Syria Economy


The cautious economic reform program begun under H. al-Assad in the 1990s was significantly accelerated after his son Bashar came to power. Against the background of declining oil revenues, the aim was to transform the former planned economy into a market economy. The increase in the pace of reform with the aim of encouraging private capital to invest more was due to the country’s foreign trade situation, which had become much more difficult since the 3rd Gulf War. With the Syrian Civil War and the i.a. Sanctions imposed by the USA and the EU collapsed and the supply situation for large parts of the population became precarious. With a gross national income (GNI) per resident of US $ 2,750, Syria was one of the middle-income developing countries in 2010.

Foreign trade: Syria’s foreign trade volume is heavily dependent on the price of crude oil, with crude oil and petroleum products accounting for more than a third of exports. Foreign trade is severely restricted by war and international sanctions (from 2011/12). In addition to oil, Syria exported textiles and cotton, food, and metals and metal products. On the import side, there were fuels, chemical products and metals, as well as food. The most important trading partners were Arab states.

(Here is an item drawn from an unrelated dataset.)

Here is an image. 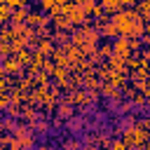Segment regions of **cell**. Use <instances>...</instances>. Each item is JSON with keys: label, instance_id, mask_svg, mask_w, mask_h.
<instances>
[{"label": "cell", "instance_id": "obj_1", "mask_svg": "<svg viewBox=\"0 0 150 150\" xmlns=\"http://www.w3.org/2000/svg\"><path fill=\"white\" fill-rule=\"evenodd\" d=\"M112 23L117 26L120 35L124 38H141L145 33V23L143 16L138 14V9H122L112 14Z\"/></svg>", "mask_w": 150, "mask_h": 150}, {"label": "cell", "instance_id": "obj_3", "mask_svg": "<svg viewBox=\"0 0 150 150\" xmlns=\"http://www.w3.org/2000/svg\"><path fill=\"white\" fill-rule=\"evenodd\" d=\"M9 12H12V5H9V2H0V19H2V21L9 19Z\"/></svg>", "mask_w": 150, "mask_h": 150}, {"label": "cell", "instance_id": "obj_2", "mask_svg": "<svg viewBox=\"0 0 150 150\" xmlns=\"http://www.w3.org/2000/svg\"><path fill=\"white\" fill-rule=\"evenodd\" d=\"M105 12H120L122 9V0H103L101 2Z\"/></svg>", "mask_w": 150, "mask_h": 150}, {"label": "cell", "instance_id": "obj_4", "mask_svg": "<svg viewBox=\"0 0 150 150\" xmlns=\"http://www.w3.org/2000/svg\"><path fill=\"white\" fill-rule=\"evenodd\" d=\"M145 42L150 45V23H145Z\"/></svg>", "mask_w": 150, "mask_h": 150}]
</instances>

According to youremailverifier, agriculture (including forestry and fisheries) remains an important factor in the Syrian economy despite accelerated industrialization. It generates (2016) around 19.5% of the gross domestic product (GDP) and employs around 17% of the workforce. The ownership structure has been fundamentally changed by agricultural reforms that have been carried out in the meantime; private and cooperative ownership are predominant. The main crops are wheat, barley, fruit (especially grapes) and vegetables (especially tomatoes), olives and sugar beets. The main cultivation areas extend over the coastal strip, the arable plains in the north and northeast (new development in the Djesire) and the irrigation areas on the Euphrates and Khabur. The irrigated area covers about 1.34 million hectares, which is about a third of the arable land. The entire central and eastern part of Syria can only be used for grazing purposes. Livestock breeding, especially extensive sheep farming, has a share of around 30% in agricultural production.

Natural resources

The heavy, sulfur-rich crude oil, which was discovered in northeast Syria in 1966, has been extracted since 1968 and has been exported since the mid-1970s. New oil deposits (including the largest oil deposits in Syria to date) have been developed and exploited since 1984 near Deir ez-Zor in the east of the country; the oil extracted here is light and low in sulfur and can therefore also be processed in the local refineries (Homs and Banias). The – declining – oil production reached 1.1 million t in 2016. The secured reserves are only 300 million t. The production of natural gas could be increased after the turn of the millennium. However, the delivery volume has fallen sharply again since 2011 (2016: 3.6 billion m 3); it is mainly used for the operation of power plants and for further processing. The most important raw material after crude oil and natural gas is phosphate, which has been mined at Palmyra since 1973 and around 80% exported. The mining volume is 750,000 t (2015) (2011: 3.5 million t). There are also natural asphalt deposits as well as rock salt and gypsum deposits.


In the manufacturing industry, which generated around 19% of GDP in 2016, the oil and gas sector dominates. The most important areas of the manufacturing industry are the food, textile and clothing industries. Younger sectors are the chemical industry, machine and vehicle construction as well as the cement and production of fertilizers from natural phosphate. The industry is mainly concentrated in Aleppo, Damascus, Hama and Homs. The handicraft has a long tradition.


In 2010, 8.5 million foreign guests, mostly from Arab countries, visited Syria. The income amounted to US $ 3.8 billion and was thus an important economic factor. With the civil war (from 2011) tourism came to a standstill. In addition to natural landscape attractions, the old towns of Damascus and Aleppo, the ancient sites of Palmyra, Bosra and in the northern Syrian limestone massif (Christian “Dead Cities” and Simeon’s monasteries) as well as the fortresses of Arabs and crusaders were the main attractions.


The traffic routes are relatively well developed in the more densely populated western Syrian region. The railway network connects the industrial areas in the north with the port cities and Damascus. It is connected to the Turkish and Iraqi networks. The most important mode of transport, however, is the approximately 70,000 km long road network, on which around 95% of goods are transported. The main traffic axis runs as a north-south highway from the Turkish border via Aleppo, Hama, Homs and Damascus to Jordan. The largest sea ports are those of Latakia, Banias (petroleum terminal) and Tartus (Phosphate export, grain import). International air traffic is maintained by the national airline Syrian Arab Airlines and the private Cham Wings Airlines, founded in 2007. The main airport is Damascus International Airport.